Selected passage:
Monitoring - Prometheus + Grafana¶

This homelab uses kube-prometheus-stack to provide cluster-wide metrics collection and dashboards. The stack is deployed via Flux CD as a Helm chart (HelmRelease) and runs entirely inside the k3s cluster.

Overview¶

Component	Purpose
Prometheus	Scrapes metrics from k3s nodes, pods, kubelet, kube-state-metrics, and external targets
Grafana	Dashboard UI - visualise Prometheus data
node-exporter	DaemonSet on every k3s node - exposes OS-level metrics (CPU, memory, disk, network)
kube-state-metrics	Exposes Kubernetes object state metrics (pod counts, deployment status, etc.)

Access URLs¶

Service	URL
Grafana	https://grafana.tailnet.ts.net
Prometheus	https://prometheus.tailnet.ts.net

Both are exposed via Tailscale Ingress - accessible only to tailnet members (no public internet exposure).

Architecture¶

graph TD
    ne["k3s nodes<br/>(node-exporter DaemonSet)"] --> prom["Prometheus"]
    prom -->|scrapes| k8s["kubelet / kube-apiserver / kube-state-metrics"]
    prom -->|scrapes| gs["game-server:9100<br/>(node-exporter, via <game-server-ts-ip>)"]
    prom -->|queried by| grafana["Grafana"]

Manifests¶

File	Purpose
`k3s/manifests/monitoring/helmrelease.yaml`	Flux HelmRelease - Helm chart source + all values

All configuration lives in the HelmRelease's inline Helm values. To change any setting, edit that file and push to main. Flux reconciles within ~10 minutes.

Initial Setup (post-deploy)¶

1. Patch the Grafana admin password¶

The Flux HelmRelease ships with adminPassword: REPLACE_ME. After Flux creates the monitoring-grafana Secret, patch it with a real password:

kubectl patch secret monitoring-grafana -n monitoring --type=merge \
  -p '{"stringData":{"admin-password":"your-secure-password"}}'

Do not use kubectl apply

Flux uses Server-Side Apply. Always use kubectl patch --type=merge to avoid field ownership conflicts.

The secret carries the annotation kustomize.toolkit.fluxcd.io/reconcile: disabled to prevent Flux from overwriting the patched value on the next reconcile.

Authentik SSO Setup¶

Grafana is configured to use Authentik as an OAuth2/OIDC provider. After deploying, two steps are required: configure Authentik, then patch the client credentials into the cluster.

Step 1: Create the provider and application in Authentik¶

Create an OAuth2/OpenID Connect Provider - Applications → Providers → Create
Name: Grafana
Client type: Confidential
Redirect URIs: https://grafana.tailnet.ts.net/login/generic_oauth
Signing key: select your existing key
Copy the Client ID and Client Secret - you'll need them below
Create an Application - Applications → Applications → Create
Name: Grafana
Slug: grafana
Provider: select the provider from step 1
Launch URL: https://grafana.tailnet.ts.net
Optionally create a Grafana Admins group in Authentik - users in this group receive the Admin role in Grafana. Users not in any mapped group default to Viewer.

Dataset entries:
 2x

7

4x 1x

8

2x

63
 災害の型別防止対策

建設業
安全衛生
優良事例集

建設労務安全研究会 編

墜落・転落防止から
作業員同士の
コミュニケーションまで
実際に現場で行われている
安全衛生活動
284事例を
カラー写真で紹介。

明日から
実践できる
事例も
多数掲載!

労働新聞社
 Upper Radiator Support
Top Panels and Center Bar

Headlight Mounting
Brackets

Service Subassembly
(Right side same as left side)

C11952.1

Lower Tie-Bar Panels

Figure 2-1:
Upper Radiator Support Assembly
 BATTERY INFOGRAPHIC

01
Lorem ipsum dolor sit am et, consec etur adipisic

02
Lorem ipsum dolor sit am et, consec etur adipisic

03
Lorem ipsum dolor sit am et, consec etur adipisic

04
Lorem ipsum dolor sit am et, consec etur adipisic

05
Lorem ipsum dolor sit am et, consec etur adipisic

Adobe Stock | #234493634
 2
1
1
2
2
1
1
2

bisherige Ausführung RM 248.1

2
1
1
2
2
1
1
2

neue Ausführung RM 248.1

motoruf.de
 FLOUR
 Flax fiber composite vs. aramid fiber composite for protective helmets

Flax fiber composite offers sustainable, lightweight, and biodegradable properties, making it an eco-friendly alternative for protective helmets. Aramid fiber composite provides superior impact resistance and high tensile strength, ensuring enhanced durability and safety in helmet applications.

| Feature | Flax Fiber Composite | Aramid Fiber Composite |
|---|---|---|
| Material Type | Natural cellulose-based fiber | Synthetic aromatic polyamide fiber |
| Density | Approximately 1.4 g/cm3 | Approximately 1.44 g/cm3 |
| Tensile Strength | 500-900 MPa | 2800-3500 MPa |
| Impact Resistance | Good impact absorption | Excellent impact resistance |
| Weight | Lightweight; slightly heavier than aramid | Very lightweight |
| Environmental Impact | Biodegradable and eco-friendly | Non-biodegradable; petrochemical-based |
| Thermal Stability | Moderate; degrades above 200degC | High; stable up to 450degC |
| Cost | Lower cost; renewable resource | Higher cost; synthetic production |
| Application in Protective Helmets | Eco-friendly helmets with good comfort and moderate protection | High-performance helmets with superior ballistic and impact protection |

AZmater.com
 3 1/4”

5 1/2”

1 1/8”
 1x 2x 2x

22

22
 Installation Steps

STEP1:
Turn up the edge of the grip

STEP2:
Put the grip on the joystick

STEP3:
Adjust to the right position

Work task 1: In the Prometheus and Grafana monitoring page, rewrite the paragraph beginning "All configuration lives in" as a short bulleted list that keeps its main facts.
Work task 2: Summarize the Prometheus and Grafana monitoring page in two sentences.
Work task 3: Supply a continuation of the Prometheus and Grafana monitoring page, starting after its last sentence.
The data shown with the monitoring page is separate material.

Exercise answer 1:
- All settings are in the HelmRelease's inline Helm values.
- To change a setting, edit that file and push to main.
- Flux reconciles the change within about 10 minutes.

Exercise answer 2: The homelab runs kube-prometheus-stack inside its k3s cluster, deployed by Flux CD as a HelmRelease, with Grafana and Prometheus reachable only by tailnet members through Tailscale Ingress. After deployment, the Grafana admin password must be set by patching the monitoring-grafana Secret with kubectl patch --type=merge, and Authentik SSO requires configuring Authentik and then patching the client credentials into the cluster.

Exercise answer 3:
Step 2: Patch the credentials secret¶

kubectl patch secret grafana-oauth-secret -n monitoring --type=merge \
  -p '{"stringData":{
    "GF_AUTH_GENERIC_OAUTH_CLIENT_ID":"<client-id-from-authentik>",
    "GF_AUTH_GENERIC_OAUTH_CLIENT_SECRET":"<client-secret-from-authentik>"
  }}'

Then restart Grafana to pick up the new env vars:

kubectl rollout restart deployment/monitoring-grafana -n monitoring

Role mapping¶

The role_attribute_path in monitoring-app.yaml maps Authentik groups to Grafana roles:

Authentik group	Grafana role
`Grafana Admins`	Admin
`Grafana Editors`	Editor
(any other user)	Viewer

Local admin fallback

The Grafana admin local account remains active as a fallback. The login form is not disabled so you can always reach it at https://grafana.tailnet.ts.net/login even if OIDC is misconfigured.

Adding the Game Server to Prometheus¶

The scrape config in monitoring-app.yaml includes a placeholder job for a game-server VM running node-exporter. Follow these steps to activate it.

Step 1 - Install node-exporter on the game server¶

SSH into the game-server VM and run:

# Install node_exporter
sudo apt-get update && sudo apt-get install -y prometheus-node-exporter

# Enable and start the service
sudo systemctl enable prometheus-node-exporter
sudo systemctl start prometheus-node-exporter

# Verify metrics are being exposed
curl http://localhost:9100/metrics | head -20

node-exporter listens on port 9100 by default.

Step 2 - Find the game server's Tailscale IP¶

On the game-server VM:

tailscale ip -4

Note the IPv4 address (e.g. <game-server-ts-ip>). The game server must be joined to the same tailnet (your-tailnet) for Prometheus to reach it.

Step 3 - Update the scrape config¶

Open k3s/manifests/monitoring/helmrelease.yaml and find the additionalScrapeConfigs block:

additionalScrapeConfigs:
  - job_name: "game-server-node"
    scrape_interval: 30s
    static_configs:
      - targets: ["GAME_SERVER_TAILSCALE_IP:9100"]
        labels:
          instance: "game-server"
          job: "node"

Replace GAME_SERVER_TAILSCALE_IP with the actual IP from step 2:

      - targets: ['<game-server-ts-ip>:9100']

Commit and push to main. Flux will reconcile and Prometheus will reload its config within ~10 minutes.

Step 4 - Verify in Prometheus¶

Open https://prometheus.tailnet.ts.net/targets and confirm the game-server-node job shows UP.

Firewall

If the game server has ufw or iptables rules, ensure port 9100 is accessible from the k3s-server Tailscale IP:

sudo ufw allow from <k3s-server-ts-ip> to any port 9100

Recommended Grafana Dashboards¶

Import these community dashboards via Grafana → Dashboards → Import → enter ID.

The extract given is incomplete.